How Companies Win by Kash Rick & Calhoun David
Author:Kash, Rick & Calhoun, David [Calhoun, David]
Language: eng
Format: epub
Publisher: HarperCollins e-books
Published: 2010-10-11T14:00:00+00:00
THE VALUE OF FAILURE
It was marketing guru Regis McKenna who famously said that Silicon Valley, generally regarded as the most innovative business community on earth, is most defined by failure”25 By this, he meant that it takes a large number of failed products, services, companies, and initiatives to create that handful of successful innovations that drive the technology revolution forward. And because of that, Silicon Valley has developed a culture that, if it doesn’t reward failure, certainly respects honorable failures and tries to learn from them.
As the history of Silicon Valley has shown, this appetite for risk despite the potential for failure is a powerful process for the creation of radical new products and fast-moving new industries. But it is a brutal process, too, with a high mortality rate among young companies.

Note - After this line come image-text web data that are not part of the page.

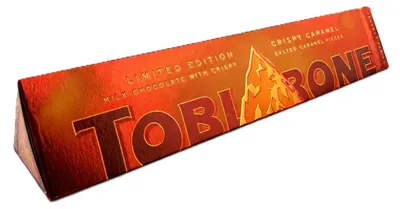 Produktbild von Toblerone Crispy Caramel 340g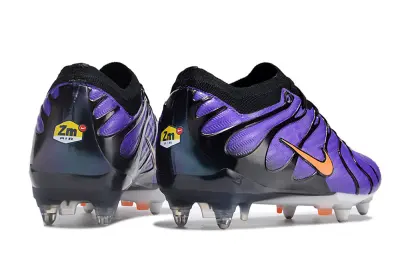 Nike Air Zoom Mercurial Vapor 15 Elite SG - Purple/Vibrant Purple/Black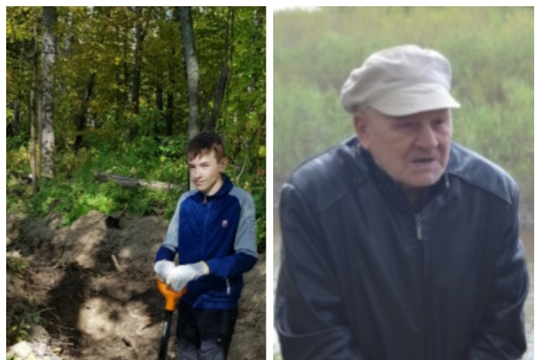 Преемственность поколений: правнук строителя «Сурского рубежа» трудится на восстановлении окопов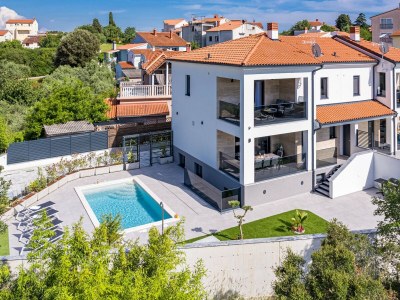 Villa Villa in Štinjan nahe Hidrobaza Strand - Outdoor photo 12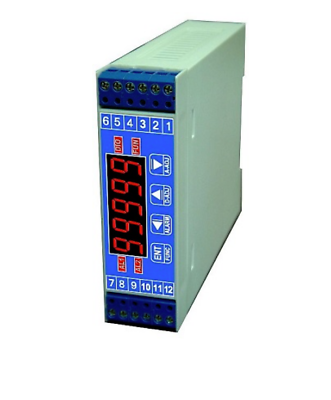 Programmable Trip Alarm 4 to 20 mA In, 2 Relay Output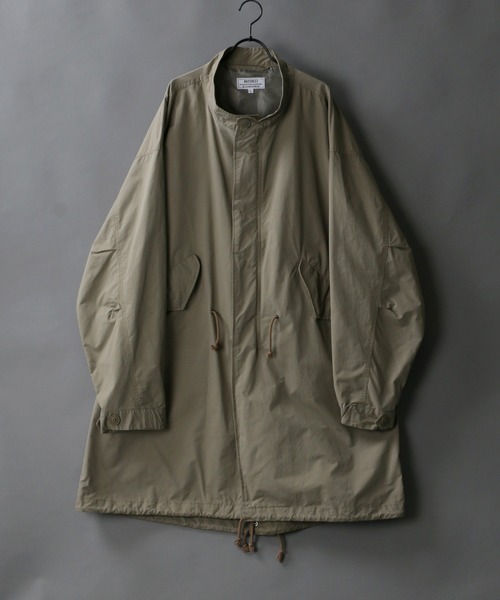 SITRY（シトリー）の「M-65 Big Silhouette Mods Coat/Ｍ－６５ ビッグシルエット モッズコート（モッズコート・メンズ・ブラック/オリーブ/グレイッシュベージュ・M/L）」の3枚目の写真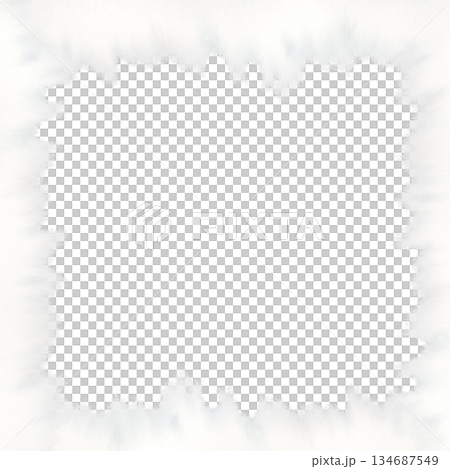 Fluffy white cloud frame isolated on a grey background. Watercolor background template for wedding decor, birthday party design Fluffy white cloud frame isolated on a grey background. Watercolor background template for wedding decor, birthday party design 134687549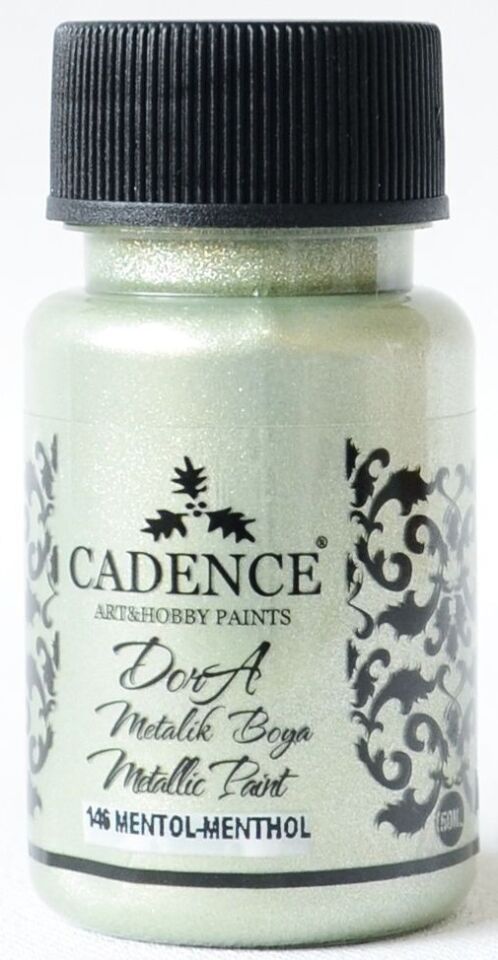 DORA METALİK BOYA 146 MENTOL 50ML
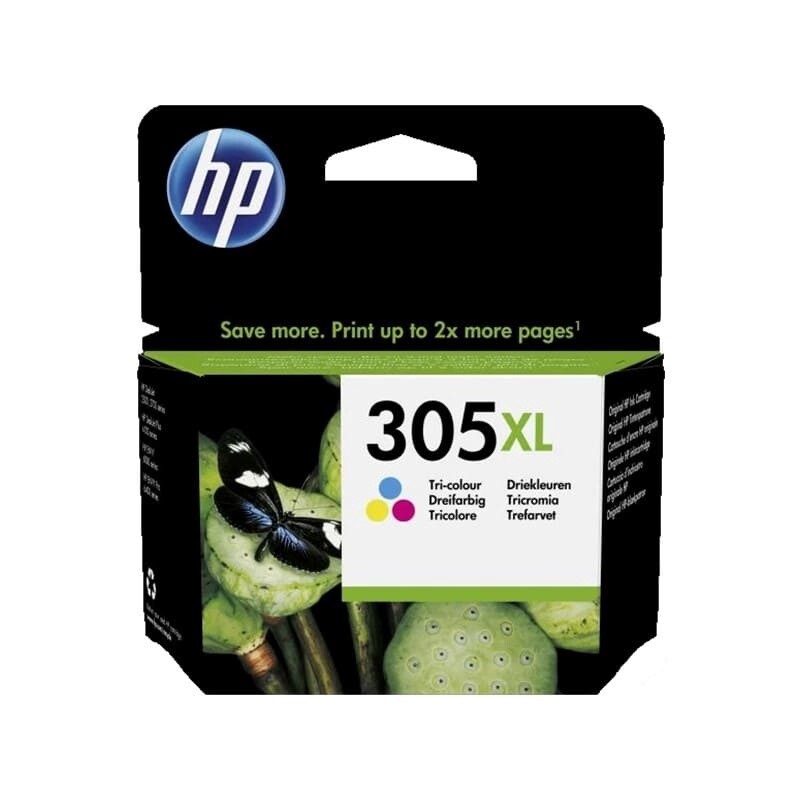 HP 305 XL Tri-Colour Ink Original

For individual companies, this is a hard way to live—and die. What established companies want is strong, continuous growth and healthy, defensible markets. And yet, too often, they pursue the Silicon Valley model of innovation: perpetually chasing that new “home run” product, the game changer that will secure the company’s fortunes forever.
It doesn’t work. Perpetual breakthrough innovation is all but impossible, even in companies built specifically around that strategy (as we’ll see later in the story of Motorola). If you want to build a company that wins and lasts, you need a strategy that combines continual innovation that is both targeted toward, and refined by, the people who will use that innovation. That means enlisting those customers in product design via crowdsourcing and other forms of community-based design, user groups, shared code and open systems, and previewing products while still in their alpha and beta stages. It also means providing them with entrepreneurial opportunities—such as the Apple iStore—that enable them to bring their own intellectual capital to bear on improving the total experience of your product or service. And it means soliciting the help of this army of supporters for everything from sales and marketing, to early warning about competitive threats, to aftermarket products, service, and support.
It was precisely because of their high mortality rate that Silicon Valley companies recognized first these new roles for their customers. Customer participation has proven to be the crucial competitive advantage for Apple and Google, among others—and it is the very basis for the existence of companies like Twitter, Craigslist, eBay, Wikipedia, and YouTube.
Not only does customer participation in the innovation process massively force-multiply the brainpower brought to the task (for free!) but, because these consumers are in effect designing for themselves, what they produce is almost always perfectly targeted. And isn’t this exactly what you are looking for in your own innovation strategy?